» **Action item**
Each line below should be copied exactly as it stands.

» **The data**
---

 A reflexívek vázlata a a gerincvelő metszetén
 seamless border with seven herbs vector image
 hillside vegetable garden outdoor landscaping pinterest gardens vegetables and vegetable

---

» **Answer below**
 A reflexívek vázlata a a gerincvelő metszetén
 seamless border with seven herbs vector image
 hillside vegetable garden outdoor landscaping pinterest gardens vegetables and vegetable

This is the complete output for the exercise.